*EXTRAIT DU DOCUMENT:*
━━━━━━━━━━
24/09/2012 Luis Sepulveda
"Le vieux qui lisait des romans d'amour" est un petit chef d'oeuvre littéraire qui se lit en une ou deux journées.
C'est le premier roman de Luis Sépulveda, écrit il y a vingt ans pour exprimer - comme souvent chez les auteurs d' Amérique Latine - la violence du réel.
J'ai pioché dans les premières pages du roman, des pépites d'écriture, qui vont nous servir de support
pour écrire aujourd'hui :
pour écrire aujourd'hui :
Une verrue morale - des provisions de haine -
une obstination phtisique -
une obstination phtisique -
l'éternité verte du fleuve - le chiendent de la solitude -
Nous raconterons simplement l'histoire d'un homme et d'une femme.
Avec une petite contrainte : si vous êtes une femme votre narrateur sera un homme et vice versa !
Texte de Françoise
Madeleine
Je m’étais réveillé de mauvais poil.
Mauvaise nuit. Encore. Une de plus, malgré cette obstination phtisique à
vouloir dormir plus de quatre heures d’affilée. Un véritable luxe. Un peu comme
un tubard qui voudrait connaître une journée sans quinte de toux. Une de tes
utopies, aurait-dit Madeleine. Madeleine qui me connaissait bien. Mais
Madeleine était partie.
━━━━━━━━━━
*CONSIGNE DONNÉE:* Transcrivez sans rien changer le passage de l'extrait sur l'atelier d'écriture qui va de « Texte de Françoise » à « Madeleine était partie. ». Les données n'interviennent aucunement ici.

*DONNÉES PRÉSENTÉES:*
━━━━━━━━━━
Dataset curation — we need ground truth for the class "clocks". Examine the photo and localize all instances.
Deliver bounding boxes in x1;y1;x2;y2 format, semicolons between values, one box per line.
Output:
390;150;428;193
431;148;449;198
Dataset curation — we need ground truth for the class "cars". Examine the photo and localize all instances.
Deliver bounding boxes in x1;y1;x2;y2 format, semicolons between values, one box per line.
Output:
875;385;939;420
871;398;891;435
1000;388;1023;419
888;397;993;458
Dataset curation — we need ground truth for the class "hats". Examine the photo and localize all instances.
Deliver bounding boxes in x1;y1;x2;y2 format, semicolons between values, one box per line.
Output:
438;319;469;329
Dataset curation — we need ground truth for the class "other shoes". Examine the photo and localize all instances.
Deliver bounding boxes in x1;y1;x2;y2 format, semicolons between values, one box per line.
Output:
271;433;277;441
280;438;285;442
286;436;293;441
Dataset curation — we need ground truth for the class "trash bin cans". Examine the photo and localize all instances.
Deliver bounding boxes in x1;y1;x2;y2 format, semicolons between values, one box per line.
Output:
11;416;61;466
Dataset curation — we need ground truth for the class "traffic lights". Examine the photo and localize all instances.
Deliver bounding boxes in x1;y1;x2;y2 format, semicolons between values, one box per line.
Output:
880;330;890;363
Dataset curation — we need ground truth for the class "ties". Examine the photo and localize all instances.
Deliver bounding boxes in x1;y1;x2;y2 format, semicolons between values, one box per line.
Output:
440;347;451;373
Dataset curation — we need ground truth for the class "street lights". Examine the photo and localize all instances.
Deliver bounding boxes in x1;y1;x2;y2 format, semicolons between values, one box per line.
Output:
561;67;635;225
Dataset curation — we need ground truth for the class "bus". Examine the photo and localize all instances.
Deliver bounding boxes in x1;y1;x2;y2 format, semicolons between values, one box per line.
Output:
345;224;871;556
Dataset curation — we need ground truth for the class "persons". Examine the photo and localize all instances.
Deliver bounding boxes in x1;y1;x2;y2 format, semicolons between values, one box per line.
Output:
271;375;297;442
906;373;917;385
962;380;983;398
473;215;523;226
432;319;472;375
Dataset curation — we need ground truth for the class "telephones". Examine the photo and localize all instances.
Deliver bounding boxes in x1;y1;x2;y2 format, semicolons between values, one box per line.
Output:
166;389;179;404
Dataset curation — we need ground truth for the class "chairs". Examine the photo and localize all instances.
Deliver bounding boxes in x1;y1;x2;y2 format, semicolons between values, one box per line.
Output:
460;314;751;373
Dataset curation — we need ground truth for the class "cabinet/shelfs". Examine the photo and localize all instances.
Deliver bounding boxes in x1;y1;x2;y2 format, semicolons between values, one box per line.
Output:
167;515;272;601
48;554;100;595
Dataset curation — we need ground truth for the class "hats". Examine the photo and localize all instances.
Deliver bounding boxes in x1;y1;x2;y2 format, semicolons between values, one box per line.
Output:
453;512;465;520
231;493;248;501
━━━━━━━━━━
*SOLUTION:*
Texte de Françoise
Madeleine
Je m’étais réveillé de mauvais poil.
Mauvaise nuit. Encore. Une de plus, malgré cette obstination phtisique à
vouloir dormir plus de quatre heures d’affilée. Un véritable luxe. Un peu comme
un tubard qui voudrait connaître une journée sans quinte de toux. Une de tes
utopies, aurait-dit Madeleine. Madeleine qui me connaissait bien. Mais
Madeleine était partie.